◆ Vorliegender Text ◆

────────

Leitsatz (amtlich)
1. Verlangt ein Kommanditist, der einem geschlossenen Immobilienfonds beigetreten ist, von dem Gründungsgesellschafter wegen Verletzung der Aufklärungspflicht im Wege des großen Schadensersatzes die Erstattung seiner Einlage, sind zwischenzeitlich in Anspruch genommene Steuervorteile aus Absetzungen für Abnutzung (AfA) grds. nicht als Vorteilsausgleichung anspruchsmindernd zu berücksichtigen. Die Rückgewähr der Kommanditeinlage stellt in dem Fall auch eine Rückgewähr des Anschaffungsaufwands dar, der sich als AfA steuerlich ausgewirkt hat und als Rückgewähr von Werbungskosten bei dem Zufluss zu versteuern ist.
2. Hätte der Kläger bei zutreffender Aufklärung statt der gewählten Anlage einen anderen steuerbegünstigten Immobilienfonds gezeichnet, kann er unter dem Gesichtspunkt des entgangenen Gewinns nicht eine Verzinsung des Einlagebetrages nach einem für festverzinsliche Wertpapiere geltenden durchschnittlichen Zinssatz verlangen.
Wenn eine hypothetische Anlage in einem konkreten anderen Immobilienfonds nicht dargelegt wird, kann bei der abstrakten Schadensberechnung auch unter Berücksichtigung der Darlegungs- und Beweiserleichterungen der §§ 252 BGB, 287 ZPO keine wahrscheinlich erzielbare Mindestrendite von geschlossenen Immobilienfonds festgestellt werden.
Normenkette
BGB §§ 249, 252; EStG §§ 2, 9 Abs. 1, § 21
Verfahrensgang
LG Münster (Urteil vom 05.12.2008; Aktenzeichen 16 O 295/04) |
Tenor
Die Berufungen des Klägers und der Beklagten gegen das am 5.12.2008 verkündete Schlussurteil des LG Münster werden zurückgewiesen.
Die Kosten des Berufungsverfahrens tragen der Kläger zu 32 % und die Beklagten zu 68 %.
Das Urteil ist vorläufig vollstreckbar.
Der jeweilige Vollstreckungsschuldner kann die Zwangsvollstreckung der Gegenseite durch Sicherheitsleistung i.H.v. 110 % des aufgrund dieses Urteils vollstreckbaren Betrages abwenden, wenn nicht der jeweilige Vollstreckungsgläubiger Sicherheit i.H.v. 110 % des jeweils beizutreibenden Betrages leistet.
Gründe
A. Der Kläger verlangt von den Beklagten Schadensersatz wegen seines Beitritts als Kommanditist zu der L, einem geschlossenen Immobilienfonds.
Im Dezember 1993 beteiligte sich der Kläger mit einer Kommanditeinlage von 250.000 DM zzgl. 12.500 DM Agio als Kommanditist an der genannten Gesellschaft. Die Einlage finanzierte er durch ein Darlehen der Sparkasse X. Der Beklagte zu 1) war Gründungskommanditist der genannten Gesellschaft sowie Alleingesellschafter und Geschäftsführer der Beklagten zu 2), die seinerzeit noch in der Rechtsform der GmbH bestand. In der Zeit von 1996 bis 2002 erhielt der Kläger Ausschüttungen i.H.v. insgesamt 85.000 DM.

────────

◆ Angaben ◆
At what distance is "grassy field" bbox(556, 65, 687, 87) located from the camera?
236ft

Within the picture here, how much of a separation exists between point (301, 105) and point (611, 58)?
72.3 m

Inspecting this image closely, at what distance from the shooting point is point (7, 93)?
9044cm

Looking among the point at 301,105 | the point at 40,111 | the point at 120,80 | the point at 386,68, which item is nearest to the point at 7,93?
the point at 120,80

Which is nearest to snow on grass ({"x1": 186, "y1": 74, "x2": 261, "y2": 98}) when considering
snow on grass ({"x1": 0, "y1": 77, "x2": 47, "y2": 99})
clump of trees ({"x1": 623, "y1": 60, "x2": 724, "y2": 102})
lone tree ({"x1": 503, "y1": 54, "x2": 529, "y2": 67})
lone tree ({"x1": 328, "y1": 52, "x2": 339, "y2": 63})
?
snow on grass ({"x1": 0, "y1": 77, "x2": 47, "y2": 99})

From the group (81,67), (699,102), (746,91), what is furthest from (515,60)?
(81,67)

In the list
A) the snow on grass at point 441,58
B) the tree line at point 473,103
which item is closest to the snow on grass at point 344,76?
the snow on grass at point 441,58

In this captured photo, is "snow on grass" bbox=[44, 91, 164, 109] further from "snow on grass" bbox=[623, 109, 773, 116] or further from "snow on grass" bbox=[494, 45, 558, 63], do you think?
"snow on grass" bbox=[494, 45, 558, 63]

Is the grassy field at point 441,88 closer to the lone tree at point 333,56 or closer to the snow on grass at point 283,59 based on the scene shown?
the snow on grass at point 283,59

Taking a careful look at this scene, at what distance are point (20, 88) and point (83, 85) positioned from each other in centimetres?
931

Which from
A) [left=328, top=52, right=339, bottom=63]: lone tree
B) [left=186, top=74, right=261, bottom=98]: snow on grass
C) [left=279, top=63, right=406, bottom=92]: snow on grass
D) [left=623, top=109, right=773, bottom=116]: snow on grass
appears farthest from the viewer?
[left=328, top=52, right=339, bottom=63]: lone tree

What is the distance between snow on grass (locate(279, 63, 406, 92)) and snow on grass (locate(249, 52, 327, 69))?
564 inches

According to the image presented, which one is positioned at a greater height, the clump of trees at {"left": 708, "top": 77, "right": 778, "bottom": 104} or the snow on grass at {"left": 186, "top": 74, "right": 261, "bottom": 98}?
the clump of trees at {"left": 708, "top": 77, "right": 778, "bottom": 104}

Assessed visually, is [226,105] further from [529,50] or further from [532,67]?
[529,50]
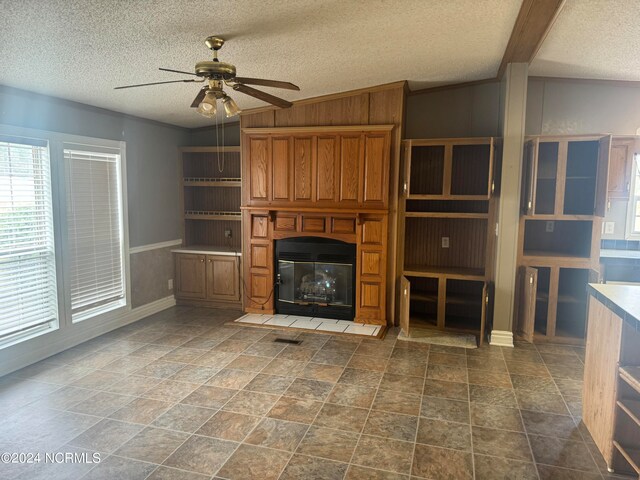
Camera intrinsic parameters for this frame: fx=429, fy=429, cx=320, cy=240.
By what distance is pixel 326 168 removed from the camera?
4965 millimetres

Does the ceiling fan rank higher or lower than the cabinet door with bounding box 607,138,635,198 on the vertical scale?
higher

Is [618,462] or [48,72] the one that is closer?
[618,462]

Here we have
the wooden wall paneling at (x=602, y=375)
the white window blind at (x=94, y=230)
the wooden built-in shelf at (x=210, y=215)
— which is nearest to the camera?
the wooden wall paneling at (x=602, y=375)

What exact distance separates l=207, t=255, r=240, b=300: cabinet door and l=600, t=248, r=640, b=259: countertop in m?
4.21

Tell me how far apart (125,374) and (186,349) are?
2.27 ft

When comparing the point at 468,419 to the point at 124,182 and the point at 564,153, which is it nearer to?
the point at 564,153

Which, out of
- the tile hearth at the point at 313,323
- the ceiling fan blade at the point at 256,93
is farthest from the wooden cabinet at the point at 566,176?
the ceiling fan blade at the point at 256,93

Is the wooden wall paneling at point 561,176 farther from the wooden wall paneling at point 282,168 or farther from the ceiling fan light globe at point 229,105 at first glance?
the ceiling fan light globe at point 229,105

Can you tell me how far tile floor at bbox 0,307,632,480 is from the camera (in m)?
2.47

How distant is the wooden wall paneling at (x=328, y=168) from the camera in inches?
194

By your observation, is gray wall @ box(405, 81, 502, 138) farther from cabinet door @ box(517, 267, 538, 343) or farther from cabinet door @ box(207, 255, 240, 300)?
cabinet door @ box(207, 255, 240, 300)

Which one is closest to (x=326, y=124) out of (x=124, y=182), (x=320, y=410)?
(x=124, y=182)

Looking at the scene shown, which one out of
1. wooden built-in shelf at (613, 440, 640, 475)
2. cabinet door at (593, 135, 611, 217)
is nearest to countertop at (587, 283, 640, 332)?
wooden built-in shelf at (613, 440, 640, 475)

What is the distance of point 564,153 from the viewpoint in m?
4.18
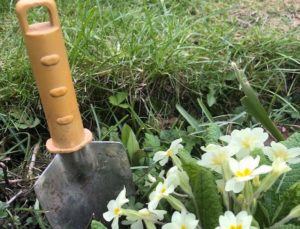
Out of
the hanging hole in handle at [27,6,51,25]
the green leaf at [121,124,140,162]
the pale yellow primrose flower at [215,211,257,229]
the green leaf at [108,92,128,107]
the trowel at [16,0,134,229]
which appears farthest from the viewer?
the hanging hole in handle at [27,6,51,25]

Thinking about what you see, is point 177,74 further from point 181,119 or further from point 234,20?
point 234,20

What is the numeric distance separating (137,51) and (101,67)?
4.8 inches

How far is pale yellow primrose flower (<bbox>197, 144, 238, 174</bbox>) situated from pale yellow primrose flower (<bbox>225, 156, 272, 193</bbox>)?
0.09ft

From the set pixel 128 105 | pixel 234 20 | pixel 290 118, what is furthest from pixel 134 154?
pixel 234 20

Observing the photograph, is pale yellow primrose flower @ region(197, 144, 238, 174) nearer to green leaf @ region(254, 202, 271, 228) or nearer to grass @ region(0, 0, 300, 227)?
green leaf @ region(254, 202, 271, 228)

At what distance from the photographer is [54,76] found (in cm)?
113

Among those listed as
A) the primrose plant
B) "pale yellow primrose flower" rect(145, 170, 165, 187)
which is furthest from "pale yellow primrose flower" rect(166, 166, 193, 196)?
"pale yellow primrose flower" rect(145, 170, 165, 187)

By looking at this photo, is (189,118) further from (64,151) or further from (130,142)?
(64,151)

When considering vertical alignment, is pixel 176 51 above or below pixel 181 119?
above

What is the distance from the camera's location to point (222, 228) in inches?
39.5

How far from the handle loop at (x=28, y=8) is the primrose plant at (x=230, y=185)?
34 centimetres

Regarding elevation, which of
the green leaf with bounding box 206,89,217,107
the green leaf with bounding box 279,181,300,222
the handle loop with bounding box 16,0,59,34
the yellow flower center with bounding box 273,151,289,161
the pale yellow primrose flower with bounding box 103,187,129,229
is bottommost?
the green leaf with bounding box 206,89,217,107

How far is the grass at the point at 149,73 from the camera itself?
5.52 feet

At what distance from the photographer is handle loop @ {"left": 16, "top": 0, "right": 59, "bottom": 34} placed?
41.9 inches
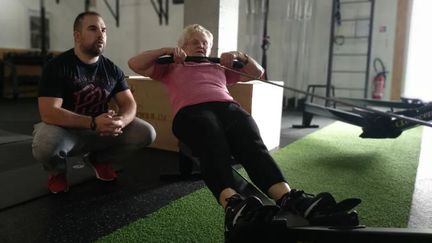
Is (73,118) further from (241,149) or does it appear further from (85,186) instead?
(241,149)

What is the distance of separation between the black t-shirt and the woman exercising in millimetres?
189

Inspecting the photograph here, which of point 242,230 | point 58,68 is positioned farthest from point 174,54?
point 242,230

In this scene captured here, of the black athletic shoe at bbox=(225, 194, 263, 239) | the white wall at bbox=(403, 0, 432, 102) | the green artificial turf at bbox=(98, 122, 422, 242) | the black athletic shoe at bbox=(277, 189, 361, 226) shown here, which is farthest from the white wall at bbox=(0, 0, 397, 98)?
the black athletic shoe at bbox=(225, 194, 263, 239)

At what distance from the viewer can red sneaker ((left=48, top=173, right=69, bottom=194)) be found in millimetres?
1826

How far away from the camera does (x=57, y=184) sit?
6.01 ft

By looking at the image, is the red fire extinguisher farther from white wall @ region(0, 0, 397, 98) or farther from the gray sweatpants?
the gray sweatpants

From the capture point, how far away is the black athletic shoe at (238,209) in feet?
3.59

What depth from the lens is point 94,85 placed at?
1867 millimetres

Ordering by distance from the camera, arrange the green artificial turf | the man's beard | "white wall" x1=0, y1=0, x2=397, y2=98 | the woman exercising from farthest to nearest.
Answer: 1. "white wall" x1=0, y1=0, x2=397, y2=98
2. the man's beard
3. the green artificial turf
4. the woman exercising

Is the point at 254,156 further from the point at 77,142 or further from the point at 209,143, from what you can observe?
the point at 77,142

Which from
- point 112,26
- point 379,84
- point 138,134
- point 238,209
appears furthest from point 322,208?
point 112,26

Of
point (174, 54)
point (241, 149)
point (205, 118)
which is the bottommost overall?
point (241, 149)

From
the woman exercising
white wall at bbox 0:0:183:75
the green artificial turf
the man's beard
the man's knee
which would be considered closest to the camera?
the woman exercising

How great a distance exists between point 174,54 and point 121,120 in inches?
16.9
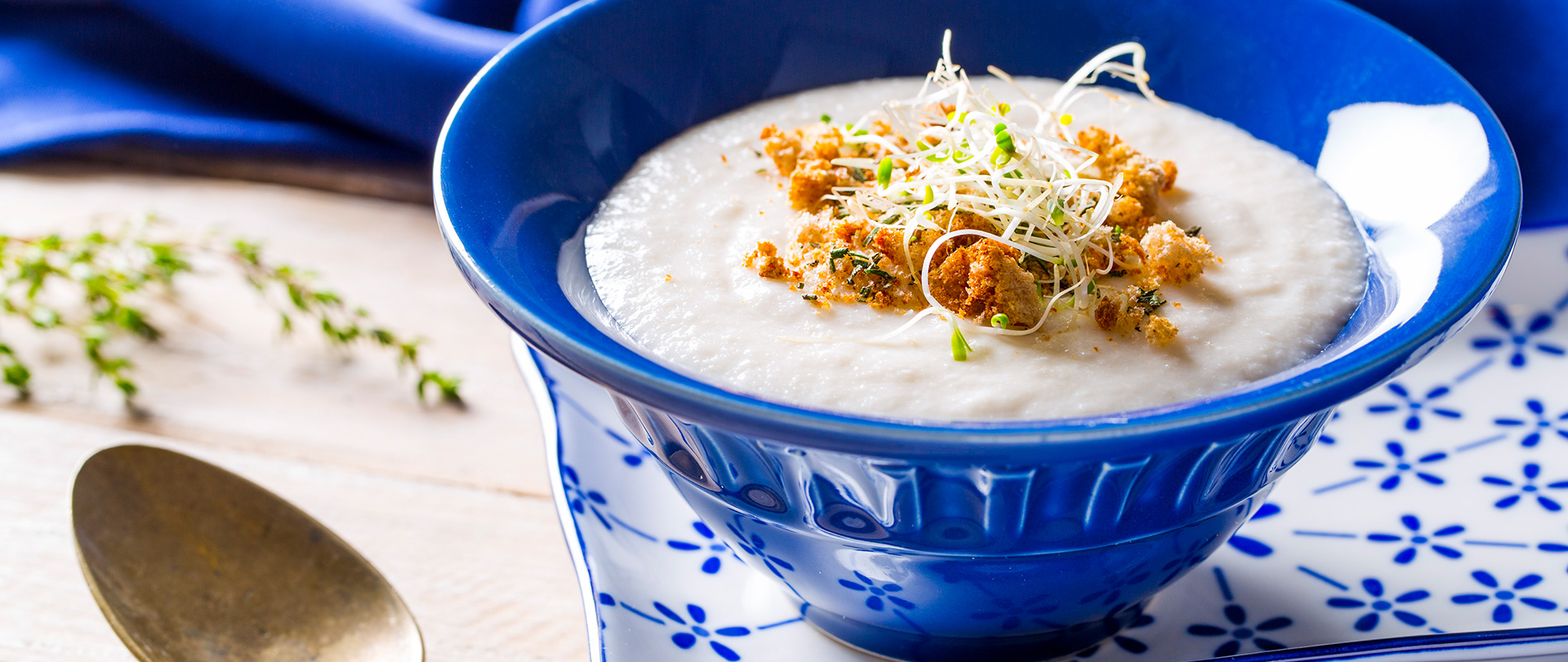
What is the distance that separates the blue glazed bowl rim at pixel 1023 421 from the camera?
2.99 feet

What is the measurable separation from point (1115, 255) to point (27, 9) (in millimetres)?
3239

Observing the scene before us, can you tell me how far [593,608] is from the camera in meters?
1.43

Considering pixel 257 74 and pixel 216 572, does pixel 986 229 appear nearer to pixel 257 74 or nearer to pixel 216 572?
pixel 216 572

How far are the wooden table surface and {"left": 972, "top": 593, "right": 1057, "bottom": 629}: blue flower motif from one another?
56cm

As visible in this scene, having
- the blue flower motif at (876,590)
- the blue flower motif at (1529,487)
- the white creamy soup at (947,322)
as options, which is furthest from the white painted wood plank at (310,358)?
the blue flower motif at (1529,487)

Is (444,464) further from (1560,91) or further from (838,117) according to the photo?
(1560,91)

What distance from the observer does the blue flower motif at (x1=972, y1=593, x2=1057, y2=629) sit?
1257mm

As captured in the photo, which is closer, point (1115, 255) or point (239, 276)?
point (1115, 255)

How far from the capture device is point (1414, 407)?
6.17ft

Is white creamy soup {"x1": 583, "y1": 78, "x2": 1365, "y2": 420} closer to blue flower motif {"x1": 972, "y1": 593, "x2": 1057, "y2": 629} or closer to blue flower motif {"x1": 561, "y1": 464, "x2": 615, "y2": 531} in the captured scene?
blue flower motif {"x1": 972, "y1": 593, "x2": 1057, "y2": 629}

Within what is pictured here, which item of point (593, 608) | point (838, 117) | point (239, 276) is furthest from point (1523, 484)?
point (239, 276)

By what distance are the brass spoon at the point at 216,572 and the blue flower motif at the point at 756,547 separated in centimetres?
46

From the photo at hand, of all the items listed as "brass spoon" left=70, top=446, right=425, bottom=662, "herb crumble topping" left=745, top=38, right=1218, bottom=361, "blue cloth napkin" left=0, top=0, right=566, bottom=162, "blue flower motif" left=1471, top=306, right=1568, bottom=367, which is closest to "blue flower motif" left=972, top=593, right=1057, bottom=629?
"herb crumble topping" left=745, top=38, right=1218, bottom=361

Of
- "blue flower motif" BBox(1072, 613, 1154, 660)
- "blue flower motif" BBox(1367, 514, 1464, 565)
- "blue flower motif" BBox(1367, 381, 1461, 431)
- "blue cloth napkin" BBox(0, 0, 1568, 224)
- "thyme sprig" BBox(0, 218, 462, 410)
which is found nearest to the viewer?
"blue flower motif" BBox(1072, 613, 1154, 660)
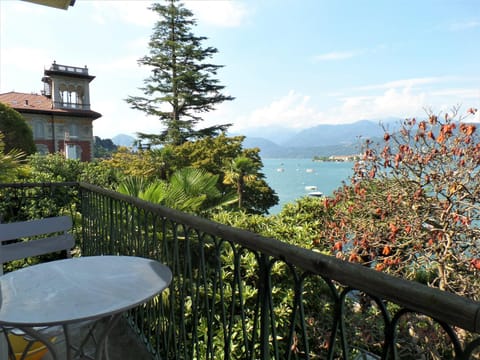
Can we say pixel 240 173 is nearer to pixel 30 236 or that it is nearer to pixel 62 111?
pixel 30 236

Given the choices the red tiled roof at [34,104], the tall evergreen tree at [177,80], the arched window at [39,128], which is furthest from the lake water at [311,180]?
the arched window at [39,128]

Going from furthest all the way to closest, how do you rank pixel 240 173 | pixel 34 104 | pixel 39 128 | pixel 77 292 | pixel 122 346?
pixel 34 104, pixel 39 128, pixel 240 173, pixel 122 346, pixel 77 292

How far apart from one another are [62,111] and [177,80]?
12.1 metres

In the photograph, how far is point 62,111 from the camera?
1122 inches

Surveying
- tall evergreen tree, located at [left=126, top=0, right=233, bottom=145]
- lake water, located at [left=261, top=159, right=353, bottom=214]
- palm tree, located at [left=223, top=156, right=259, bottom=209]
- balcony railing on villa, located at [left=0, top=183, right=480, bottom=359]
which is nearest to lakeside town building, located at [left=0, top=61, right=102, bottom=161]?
tall evergreen tree, located at [left=126, top=0, right=233, bottom=145]

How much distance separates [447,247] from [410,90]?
29.7m

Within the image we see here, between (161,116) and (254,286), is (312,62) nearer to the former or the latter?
(161,116)

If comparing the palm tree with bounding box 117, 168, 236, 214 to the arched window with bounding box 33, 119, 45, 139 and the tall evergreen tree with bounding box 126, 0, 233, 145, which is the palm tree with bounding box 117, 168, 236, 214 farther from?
the arched window with bounding box 33, 119, 45, 139

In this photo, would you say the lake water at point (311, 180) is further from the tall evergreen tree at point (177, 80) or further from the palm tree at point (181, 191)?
the tall evergreen tree at point (177, 80)

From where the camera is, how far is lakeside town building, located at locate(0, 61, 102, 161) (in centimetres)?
2825

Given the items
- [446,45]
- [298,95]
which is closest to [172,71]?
[446,45]

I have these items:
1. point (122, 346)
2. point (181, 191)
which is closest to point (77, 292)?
point (122, 346)

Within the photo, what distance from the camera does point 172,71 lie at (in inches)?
966

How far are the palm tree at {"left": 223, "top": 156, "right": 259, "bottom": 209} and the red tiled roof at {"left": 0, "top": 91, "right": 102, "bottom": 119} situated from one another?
69.0 ft
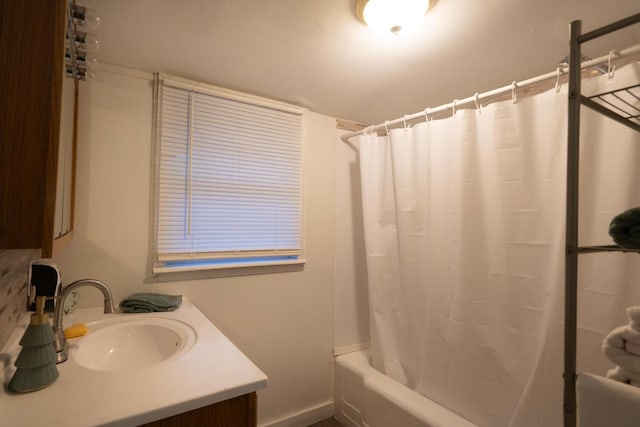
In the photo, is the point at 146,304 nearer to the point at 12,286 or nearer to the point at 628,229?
the point at 12,286

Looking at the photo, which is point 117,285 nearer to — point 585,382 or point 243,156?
point 243,156

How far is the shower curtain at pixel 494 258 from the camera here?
1.12 meters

────────

◆ Arbeitsauftrag ◆
Welche Vorschriften führt das Urteil im Abschnitt „Normenkette“ auf? Nennen Sie jede einzeln mit ihrem Gesetz.

◆ Ergebnis ◆
- BGB § 249
- BGB § 252
- EStG § 2
- EStG § 9 Abs. 1
- EStG § 21